§ Objective
Copy nothing but the text: repeat each entry exactly and drop the images.

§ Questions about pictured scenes
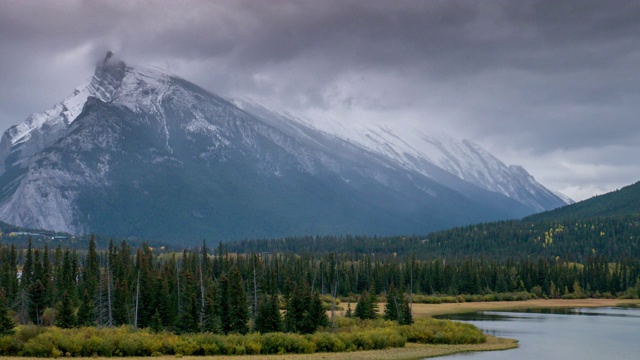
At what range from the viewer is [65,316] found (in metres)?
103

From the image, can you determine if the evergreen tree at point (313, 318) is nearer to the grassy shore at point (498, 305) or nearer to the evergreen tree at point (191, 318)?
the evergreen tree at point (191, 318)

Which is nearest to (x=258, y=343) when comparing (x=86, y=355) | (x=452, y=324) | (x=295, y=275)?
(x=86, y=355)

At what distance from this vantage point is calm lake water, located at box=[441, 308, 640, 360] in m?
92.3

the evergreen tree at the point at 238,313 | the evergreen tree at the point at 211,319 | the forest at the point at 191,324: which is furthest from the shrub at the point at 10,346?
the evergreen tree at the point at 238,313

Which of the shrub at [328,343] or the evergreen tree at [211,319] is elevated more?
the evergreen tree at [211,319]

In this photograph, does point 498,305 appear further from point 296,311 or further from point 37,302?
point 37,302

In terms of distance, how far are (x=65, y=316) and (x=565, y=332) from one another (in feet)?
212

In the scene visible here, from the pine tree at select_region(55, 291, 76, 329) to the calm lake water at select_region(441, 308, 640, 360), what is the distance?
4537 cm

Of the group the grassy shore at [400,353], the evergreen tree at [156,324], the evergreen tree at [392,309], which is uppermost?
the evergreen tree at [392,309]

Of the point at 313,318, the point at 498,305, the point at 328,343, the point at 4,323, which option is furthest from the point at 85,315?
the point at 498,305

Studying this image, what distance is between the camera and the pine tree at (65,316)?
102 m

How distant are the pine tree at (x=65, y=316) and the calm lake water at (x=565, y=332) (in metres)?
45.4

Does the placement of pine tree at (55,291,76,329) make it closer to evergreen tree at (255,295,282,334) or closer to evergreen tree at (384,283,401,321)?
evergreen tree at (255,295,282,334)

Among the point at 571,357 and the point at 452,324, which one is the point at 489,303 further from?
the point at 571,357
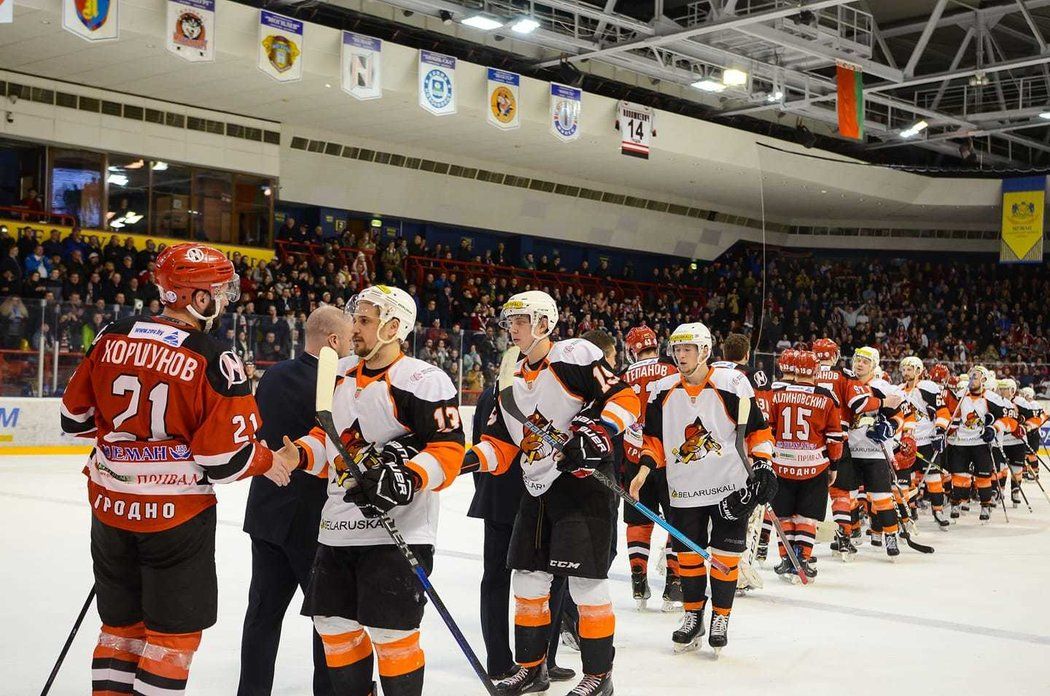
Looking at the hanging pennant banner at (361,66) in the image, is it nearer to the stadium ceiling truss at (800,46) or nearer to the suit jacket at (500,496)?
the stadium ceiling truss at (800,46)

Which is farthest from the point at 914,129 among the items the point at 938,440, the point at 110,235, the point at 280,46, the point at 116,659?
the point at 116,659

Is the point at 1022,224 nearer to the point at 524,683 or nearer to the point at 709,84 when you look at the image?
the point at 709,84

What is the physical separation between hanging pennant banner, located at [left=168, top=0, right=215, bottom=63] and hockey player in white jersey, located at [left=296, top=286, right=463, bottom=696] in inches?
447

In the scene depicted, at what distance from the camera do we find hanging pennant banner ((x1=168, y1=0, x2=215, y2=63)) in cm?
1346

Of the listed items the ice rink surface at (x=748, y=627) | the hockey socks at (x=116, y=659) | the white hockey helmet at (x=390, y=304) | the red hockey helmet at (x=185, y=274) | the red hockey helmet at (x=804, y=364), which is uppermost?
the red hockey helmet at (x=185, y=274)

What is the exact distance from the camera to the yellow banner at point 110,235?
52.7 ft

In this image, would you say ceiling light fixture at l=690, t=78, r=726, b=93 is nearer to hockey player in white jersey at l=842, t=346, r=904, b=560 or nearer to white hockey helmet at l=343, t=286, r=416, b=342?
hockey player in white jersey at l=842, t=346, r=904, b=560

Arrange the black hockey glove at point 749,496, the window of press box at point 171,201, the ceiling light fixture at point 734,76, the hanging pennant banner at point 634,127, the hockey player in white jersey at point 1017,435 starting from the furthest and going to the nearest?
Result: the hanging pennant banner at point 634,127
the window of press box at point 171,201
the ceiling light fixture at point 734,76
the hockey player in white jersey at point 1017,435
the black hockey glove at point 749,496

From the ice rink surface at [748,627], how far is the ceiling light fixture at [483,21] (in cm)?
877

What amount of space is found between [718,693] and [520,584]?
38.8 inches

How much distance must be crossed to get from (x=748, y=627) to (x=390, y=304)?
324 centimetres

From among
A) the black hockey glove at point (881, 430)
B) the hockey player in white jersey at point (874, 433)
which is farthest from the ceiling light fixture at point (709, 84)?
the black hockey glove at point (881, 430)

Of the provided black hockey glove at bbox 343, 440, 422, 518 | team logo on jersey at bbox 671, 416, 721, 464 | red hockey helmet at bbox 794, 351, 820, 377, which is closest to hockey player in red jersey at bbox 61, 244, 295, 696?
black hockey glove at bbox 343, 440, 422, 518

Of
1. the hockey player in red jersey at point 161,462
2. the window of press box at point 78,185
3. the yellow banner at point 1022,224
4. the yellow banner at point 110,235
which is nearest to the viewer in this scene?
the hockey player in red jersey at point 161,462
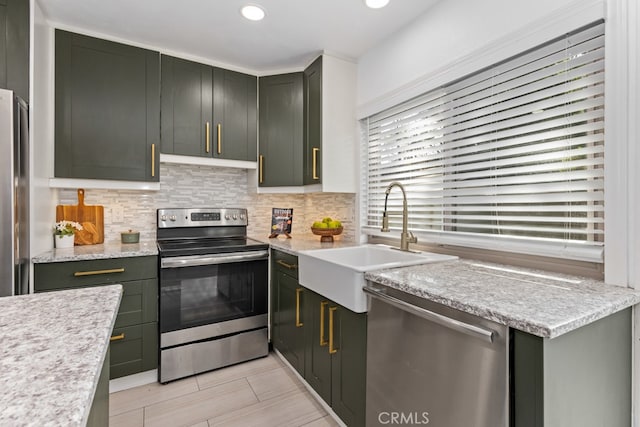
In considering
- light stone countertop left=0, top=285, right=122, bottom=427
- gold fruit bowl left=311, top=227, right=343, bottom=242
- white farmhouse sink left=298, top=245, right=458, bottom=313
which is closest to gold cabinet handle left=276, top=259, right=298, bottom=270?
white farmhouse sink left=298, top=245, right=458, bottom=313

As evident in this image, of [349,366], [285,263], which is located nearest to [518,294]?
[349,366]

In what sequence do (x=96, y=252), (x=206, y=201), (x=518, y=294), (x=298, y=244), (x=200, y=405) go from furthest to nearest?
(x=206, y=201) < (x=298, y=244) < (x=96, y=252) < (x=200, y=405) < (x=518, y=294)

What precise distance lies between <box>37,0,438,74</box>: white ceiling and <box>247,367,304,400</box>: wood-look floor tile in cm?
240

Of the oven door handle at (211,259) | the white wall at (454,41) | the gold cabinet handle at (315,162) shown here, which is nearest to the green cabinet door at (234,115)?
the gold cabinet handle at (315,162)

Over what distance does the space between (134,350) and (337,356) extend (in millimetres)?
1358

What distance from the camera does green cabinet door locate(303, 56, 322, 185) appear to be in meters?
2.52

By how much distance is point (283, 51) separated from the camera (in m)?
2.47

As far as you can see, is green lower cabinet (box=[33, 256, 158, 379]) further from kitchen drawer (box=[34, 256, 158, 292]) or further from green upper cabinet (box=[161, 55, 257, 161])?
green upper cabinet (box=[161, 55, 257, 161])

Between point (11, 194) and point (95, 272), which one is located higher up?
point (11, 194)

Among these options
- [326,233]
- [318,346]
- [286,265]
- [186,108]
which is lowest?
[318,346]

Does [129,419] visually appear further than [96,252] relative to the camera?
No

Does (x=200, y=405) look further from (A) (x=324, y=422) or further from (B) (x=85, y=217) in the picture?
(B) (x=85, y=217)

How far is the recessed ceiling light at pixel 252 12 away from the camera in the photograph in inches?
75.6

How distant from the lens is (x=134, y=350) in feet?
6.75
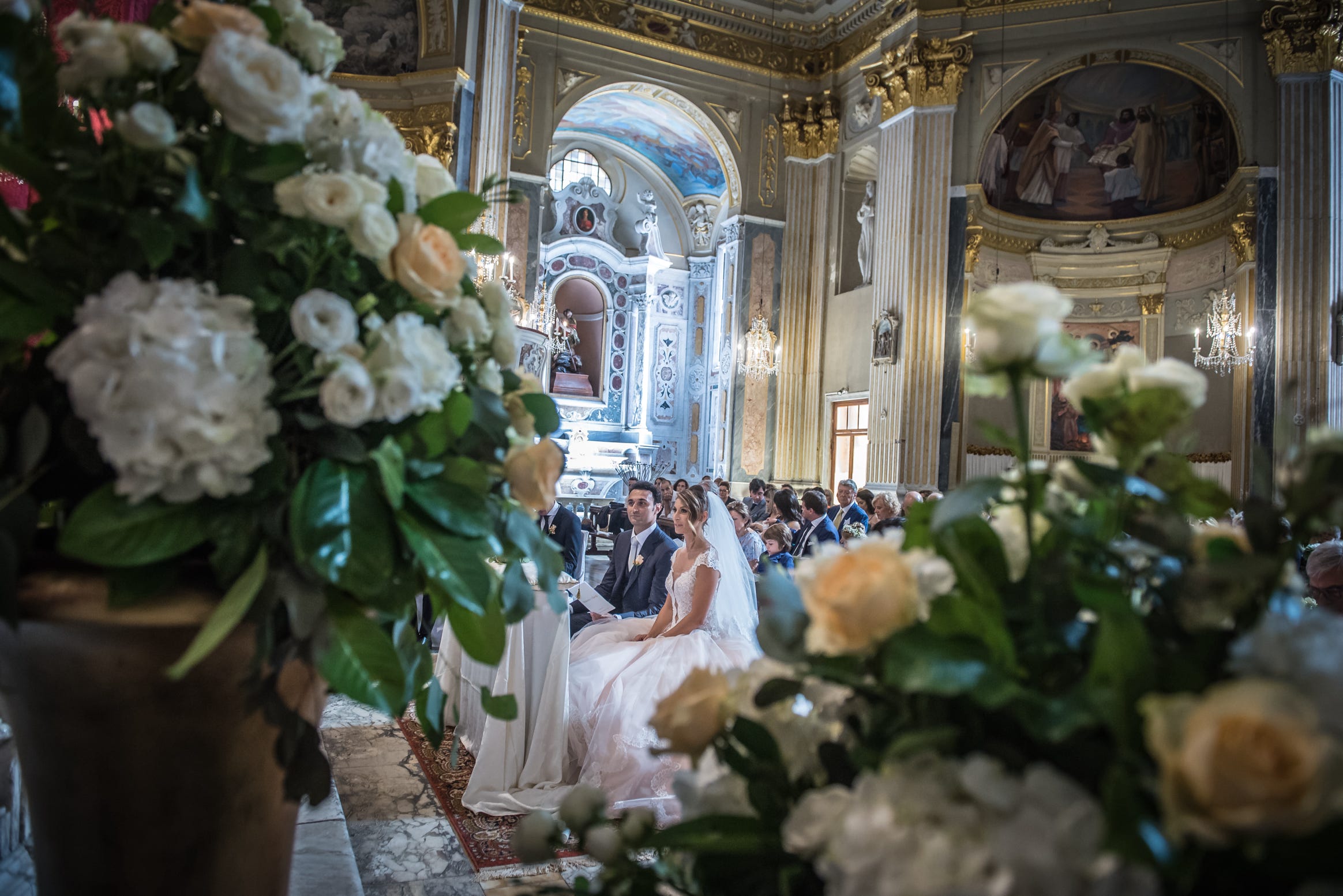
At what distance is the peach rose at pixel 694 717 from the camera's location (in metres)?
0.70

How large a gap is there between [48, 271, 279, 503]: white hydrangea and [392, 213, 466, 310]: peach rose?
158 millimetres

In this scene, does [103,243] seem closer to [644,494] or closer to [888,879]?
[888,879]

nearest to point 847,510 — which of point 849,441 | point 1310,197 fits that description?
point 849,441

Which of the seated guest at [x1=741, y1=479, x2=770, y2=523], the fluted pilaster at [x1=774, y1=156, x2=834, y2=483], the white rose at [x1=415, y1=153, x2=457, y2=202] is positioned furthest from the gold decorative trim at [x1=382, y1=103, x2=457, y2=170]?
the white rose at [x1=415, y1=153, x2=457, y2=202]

§ Solution to this task
At what range from the viewer is [65,316] found (in metres)?
103

From the image, can you determine if the evergreen tree at point (313, 318) is nearer to the grassy shore at point (498, 305) or nearer to the evergreen tree at point (191, 318)?
the evergreen tree at point (191, 318)

Which is nearest to (x=258, y=343) when comparing (x=86, y=355) | (x=452, y=324) | (x=295, y=275)?
(x=86, y=355)

At what distance from this vantage point is calm lake water, located at box=[441, 308, 640, 360] in m?
92.3

the evergreen tree at the point at 238,313 | the evergreen tree at the point at 211,319 | the forest at the point at 191,324: which is furthest from the shrub at the point at 10,346?
the evergreen tree at the point at 238,313

Which of the shrub at [328,343] or the evergreen tree at [211,319] is elevated more?
the evergreen tree at [211,319]

In this photograph, does point 498,305 appear further from point 296,311 or further from point 37,302?
point 37,302

In terms of distance, how far are (x=65, y=316) and (x=565, y=332) from one another (in feet)?
212

In the scene visible here, from the pine tree at select_region(55, 291, 76, 329) to the calm lake water at select_region(441, 308, 640, 360), what is the distance?
4537 cm

Of the group the grassy shore at [400,353], the evergreen tree at [156,324], the evergreen tree at [392,309], which is uppermost?
the evergreen tree at [392,309]

Of the point at 313,318, the point at 498,305, the point at 328,343, the point at 4,323, which option is furthest from the point at 85,315?
the point at 498,305

Studying this image, what distance is between the camera and the pine tree at (65,316)?
102 m

How distant are the pine tree at (x=65, y=316) and the calm lake water at (x=565, y=332) (in metres)?
45.4

Does the placement of pine tree at (55,291,76,329) make it closer to evergreen tree at (255,295,282,334) or closer to evergreen tree at (384,283,401,321)?
evergreen tree at (255,295,282,334)

Among the point at 571,357 and the point at 452,324, which one is the point at 489,303 further from?
the point at 571,357
Looking at the hanging pennant banner at (361,66) in the image, is it nearer to the stadium ceiling truss at (800,46) or nearer to the suit jacket at (500,496)?
the stadium ceiling truss at (800,46)

Which is farthest from the point at 914,129 among the items the point at 938,440, the point at 110,235, the point at 280,46, the point at 116,659?
the point at 116,659

Is the point at 1022,224 nearer to the point at 524,683 or nearer to the point at 709,84 when you look at the image?
the point at 709,84

What is the physical separation between hanging pennant banner, located at [left=168, top=0, right=215, bottom=63] and hockey player in white jersey, located at [left=296, top=286, right=463, bottom=696] in inches?
447

In the scene depicted, at what distance from the camera do we find hanging pennant banner ((x1=168, y1=0, x2=215, y2=63)) in cm?
1346

Of the listed items the ice rink surface at (x=748, y=627) | the hockey socks at (x=116, y=659) | the white hockey helmet at (x=390, y=304) | the red hockey helmet at (x=185, y=274) | the red hockey helmet at (x=804, y=364), which is uppermost?
the red hockey helmet at (x=185, y=274)

What is the exact distance from the camera to the yellow banner at point 110,235?
52.7 ft

In this image, would you say ceiling light fixture at l=690, t=78, r=726, b=93 is nearer to hockey player in white jersey at l=842, t=346, r=904, b=560 or nearer to white hockey helmet at l=343, t=286, r=416, b=342?
hockey player in white jersey at l=842, t=346, r=904, b=560

Arrange the black hockey glove at point 749,496, the window of press box at point 171,201, the ceiling light fixture at point 734,76, the hanging pennant banner at point 634,127, the hockey player in white jersey at point 1017,435 starting from the furthest and going to the nearest?
Result: the hanging pennant banner at point 634,127
the window of press box at point 171,201
the ceiling light fixture at point 734,76
the hockey player in white jersey at point 1017,435
the black hockey glove at point 749,496

From the ice rink surface at [748,627], how far is the ceiling light fixture at [483,21] (in cm)?
877

What amount of space is found between [718,693] and [520,584]?
38.8 inches

How much distance must be crossed to get from (x=748, y=627) to (x=390, y=304)?
324 centimetres

From among
A) the black hockey glove at point (881, 430)
B) the hockey player in white jersey at point (874, 433)
which is farthest from the ceiling light fixture at point (709, 84)?
the black hockey glove at point (881, 430)

Of the provided black hockey glove at bbox 343, 440, 422, 518 | team logo on jersey at bbox 671, 416, 721, 464 | red hockey helmet at bbox 794, 351, 820, 377, which is closest to hockey player in red jersey at bbox 61, 244, 295, 696?
black hockey glove at bbox 343, 440, 422, 518

Of
1. the hockey player in red jersey at point 161,462
2. the window of press box at point 78,185
3. the yellow banner at point 1022,224
4. the yellow banner at point 110,235
which is nearest to the viewer in this scene?
the hockey player in red jersey at point 161,462
In considering
- light stone countertop left=0, top=285, right=122, bottom=427
- gold fruit bowl left=311, top=227, right=343, bottom=242
- white farmhouse sink left=298, top=245, right=458, bottom=313
which is closest to gold cabinet handle left=276, top=259, right=298, bottom=270?
white farmhouse sink left=298, top=245, right=458, bottom=313

As evident in this image, of [349,366], [285,263], which is located nearest to [518,294]?
[349,366]

In what sequence do (x=96, y=252), (x=206, y=201), (x=518, y=294), (x=298, y=244), (x=200, y=405) go from furthest to nearest?
(x=206, y=201) < (x=298, y=244) < (x=96, y=252) < (x=200, y=405) < (x=518, y=294)

What precise distance lies between <box>37,0,438,74</box>: white ceiling and <box>247,367,304,400</box>: wood-look floor tile in cm?
240

Of the oven door handle at (211,259) | the white wall at (454,41) | the gold cabinet handle at (315,162) shown here, which is nearest to the green cabinet door at (234,115)?
the gold cabinet handle at (315,162)

Over what distance does the space between (134,350) and (337,356) extend (in millimetres)?
1358

What distance from the camera does green cabinet door locate(303, 56, 322, 185) appear to be in meters?
2.52

By how much distance is point (283, 51) separated from the camera (in m)?
2.47

As far as you can see, is green lower cabinet (box=[33, 256, 158, 379]) further from kitchen drawer (box=[34, 256, 158, 292]) or further from green upper cabinet (box=[161, 55, 257, 161])?
green upper cabinet (box=[161, 55, 257, 161])

Between point (11, 194) and point (95, 272), which one is located higher up?
point (11, 194)

Among these options
- [326,233]
- [318,346]
- [286,265]
- [186,108]
which is lowest?
[318,346]

Does [129,419] visually appear further than [96,252] relative to the camera?
No

Does (x=200, y=405) look further from (A) (x=324, y=422) or further from (B) (x=85, y=217) in the picture?
(B) (x=85, y=217)

How far is the recessed ceiling light at pixel 252 12 away from the camera in the photograph in inches?
75.6

How distant from the lens is (x=134, y=350) in feet?
6.75
At what distance is the peach rose at pixel 694 717 from the camera's location (in metres)?
0.70

How large a gap is there between [48, 271, 279, 503]: white hydrangea and [392, 213, 466, 310]: peach rose?
158 millimetres

In this scene, does [103,243] seem closer to [644,494] or closer to [888,879]?
[888,879]

nearest to point 847,510 — which of point 849,441 | point 1310,197 fits that description?
point 849,441

Which of the seated guest at [x1=741, y1=479, x2=770, y2=523], the fluted pilaster at [x1=774, y1=156, x2=834, y2=483], the white rose at [x1=415, y1=153, x2=457, y2=202] is positioned furthest from the gold decorative trim at [x1=382, y1=103, x2=457, y2=170]?
the white rose at [x1=415, y1=153, x2=457, y2=202]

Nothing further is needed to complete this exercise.